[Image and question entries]
########

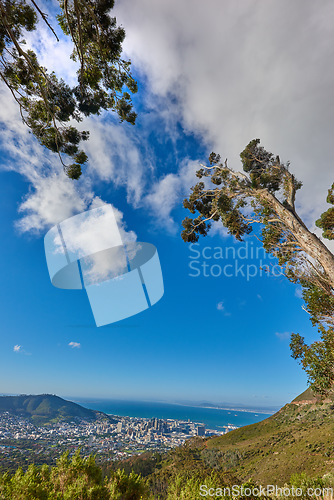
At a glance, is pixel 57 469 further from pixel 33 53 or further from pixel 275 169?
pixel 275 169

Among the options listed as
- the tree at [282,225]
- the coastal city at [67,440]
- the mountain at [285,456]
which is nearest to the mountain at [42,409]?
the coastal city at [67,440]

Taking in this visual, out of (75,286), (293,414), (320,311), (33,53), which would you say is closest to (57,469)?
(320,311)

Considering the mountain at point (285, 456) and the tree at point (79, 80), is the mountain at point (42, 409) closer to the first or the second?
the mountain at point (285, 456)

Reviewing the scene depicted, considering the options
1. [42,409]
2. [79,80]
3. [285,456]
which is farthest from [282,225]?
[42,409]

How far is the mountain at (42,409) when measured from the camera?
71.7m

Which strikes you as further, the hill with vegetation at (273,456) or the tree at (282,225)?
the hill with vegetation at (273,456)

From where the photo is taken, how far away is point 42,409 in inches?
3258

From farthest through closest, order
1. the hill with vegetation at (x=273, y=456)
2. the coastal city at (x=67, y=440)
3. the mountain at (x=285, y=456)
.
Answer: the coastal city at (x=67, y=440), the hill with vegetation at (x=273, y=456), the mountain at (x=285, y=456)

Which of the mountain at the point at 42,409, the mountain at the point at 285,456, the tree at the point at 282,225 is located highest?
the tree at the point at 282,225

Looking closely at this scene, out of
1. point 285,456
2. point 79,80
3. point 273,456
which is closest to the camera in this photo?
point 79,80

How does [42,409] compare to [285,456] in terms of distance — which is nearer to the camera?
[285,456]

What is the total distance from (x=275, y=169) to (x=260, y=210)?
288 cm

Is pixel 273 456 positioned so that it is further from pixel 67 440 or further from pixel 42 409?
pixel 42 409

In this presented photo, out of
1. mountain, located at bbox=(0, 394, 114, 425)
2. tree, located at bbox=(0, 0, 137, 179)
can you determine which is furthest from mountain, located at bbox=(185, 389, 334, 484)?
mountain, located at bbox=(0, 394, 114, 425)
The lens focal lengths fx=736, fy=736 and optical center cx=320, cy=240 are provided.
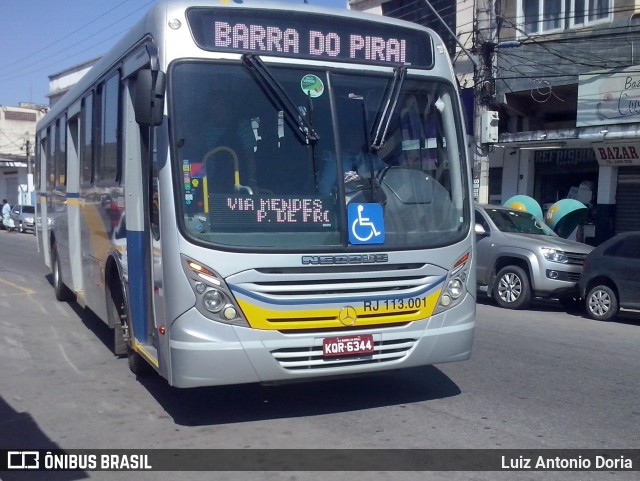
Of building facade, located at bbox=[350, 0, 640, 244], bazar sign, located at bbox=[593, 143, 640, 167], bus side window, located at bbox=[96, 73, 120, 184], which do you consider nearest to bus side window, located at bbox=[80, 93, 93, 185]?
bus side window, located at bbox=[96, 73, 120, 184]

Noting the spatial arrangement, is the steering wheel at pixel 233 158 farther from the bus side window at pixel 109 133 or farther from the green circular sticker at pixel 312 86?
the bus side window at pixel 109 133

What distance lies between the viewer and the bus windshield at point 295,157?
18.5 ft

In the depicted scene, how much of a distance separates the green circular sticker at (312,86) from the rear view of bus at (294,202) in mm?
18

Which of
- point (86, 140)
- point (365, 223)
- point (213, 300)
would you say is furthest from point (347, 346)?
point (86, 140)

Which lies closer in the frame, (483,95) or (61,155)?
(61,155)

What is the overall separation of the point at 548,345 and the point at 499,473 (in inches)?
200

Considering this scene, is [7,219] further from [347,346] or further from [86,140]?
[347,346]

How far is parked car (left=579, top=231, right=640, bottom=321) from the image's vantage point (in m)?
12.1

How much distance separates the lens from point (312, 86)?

########

■ **TASK GOAL**
Put the lines of all the entries above into a numbered list, leaving out blank lines. Keep the pictures out of your answer.

■ **PROBLEM SOLUTION**
1. At a glance, is pixel 57 469 further from pixel 33 53 or further from pixel 275 169?
2. pixel 275 169
3. Among the options listed as
4. - the tree at [282,225]
5. - the coastal city at [67,440]
6. - the mountain at [285,456]
7. which is nearest to the mountain at [42,409]?
8. the coastal city at [67,440]
9. Taking in this visual, out of (75,286), (293,414), (320,311), (33,53), which would you say is closest to (57,469)?
10. (320,311)
11. Considering the mountain at point (285, 456) and the tree at point (79, 80), is the mountain at point (42, 409) closer to the first or the second?
12. the mountain at point (285, 456)
13. Reviewing the scene depicted, considering the options
14. 1. [42,409]
15. 2. [79,80]
16. 3. [285,456]
17. which is farthest from [282,225]?
18. [42,409]
19. How far is the mountain at (42,409) when measured from the camera?
20. 71.7m
21. Which strikes you as further, the hill with vegetation at (273,456) or the tree at (282,225)?
22. the hill with vegetation at (273,456)
23. From where the photo is taken, how far away is point 42,409 in inches?
24. 3258
25. From farthest through closest, order
26. 1. the hill with vegetation at (x=273, y=456)
27. 2. the coastal city at (x=67, y=440)
28. 3. the mountain at (x=285, y=456)
29. .
30. Answer: the coastal city at (x=67, y=440), the hill with vegetation at (x=273, y=456), the mountain at (x=285, y=456)
31. Which of the mountain at the point at 42,409, the mountain at the point at 285,456, the tree at the point at 282,225 is located highest?
32. the tree at the point at 282,225
33. Looking closely at this scene, out of
34. 1. point 285,456
35. 2. point 79,80
36. 3. point 273,456
37. which is closest to the camera in this photo?
38. point 79,80
39. How does [42,409] compare to [285,456] in terms of distance — which is nearer to the camera?
40. [285,456]
41. What is the total distance from (x=275, y=169) to (x=260, y=210)?
42. 288 cm
43. Is pixel 273 456 positioned so that it is further from pixel 67 440 or further from pixel 42 409?
44. pixel 42 409
45. In this presented photo, out of
46. 1. mountain, located at bbox=(0, 394, 114, 425)
47. 2. tree, located at bbox=(0, 0, 137, 179)
48. can you determine which is furthest from mountain, located at bbox=(185, 389, 334, 484)?
49. mountain, located at bbox=(0, 394, 114, 425)
50. The lens focal lengths fx=736, fy=736 and optical center cx=320, cy=240 are provided.
51. Of building facade, located at bbox=[350, 0, 640, 244], bazar sign, located at bbox=[593, 143, 640, 167], bus side window, located at bbox=[96, 73, 120, 184], which do you consider nearest to bus side window, located at bbox=[80, 93, 93, 185]?
52. bus side window, located at bbox=[96, 73, 120, 184]
53. Noting the spatial arrangement, is the steering wheel at pixel 233 158 farther from the bus side window at pixel 109 133 or farther from the green circular sticker at pixel 312 86?
54. the bus side window at pixel 109 133
55. What distance lies between the viewer and the bus windshield at point 295,157?
56. 18.5 ft
57. In the depicted scene, how much of a distance separates the green circular sticker at (312,86) from the rear view of bus at (294,202) in mm?
58. 18
59. Which of
60. - point (86, 140)
61. - point (365, 223)
62. - point (213, 300)
63. would you say is furthest from point (347, 346)?
64. point (86, 140)
65. Which lies closer in the frame, (483,95) or (61,155)?
66. (61,155)
67. What is the overall separation of the point at 548,345 and the point at 499,473 (in inches)?
68. 200
69. Considering this scene, is [7,219] further from [347,346] or further from [86,140]?
70. [347,346]
71. How far is parked car (left=579, top=231, right=640, bottom=321) from the image's vantage point (in m)?
72. 12.1
73. How much distance separates the lens from point (312, 86)?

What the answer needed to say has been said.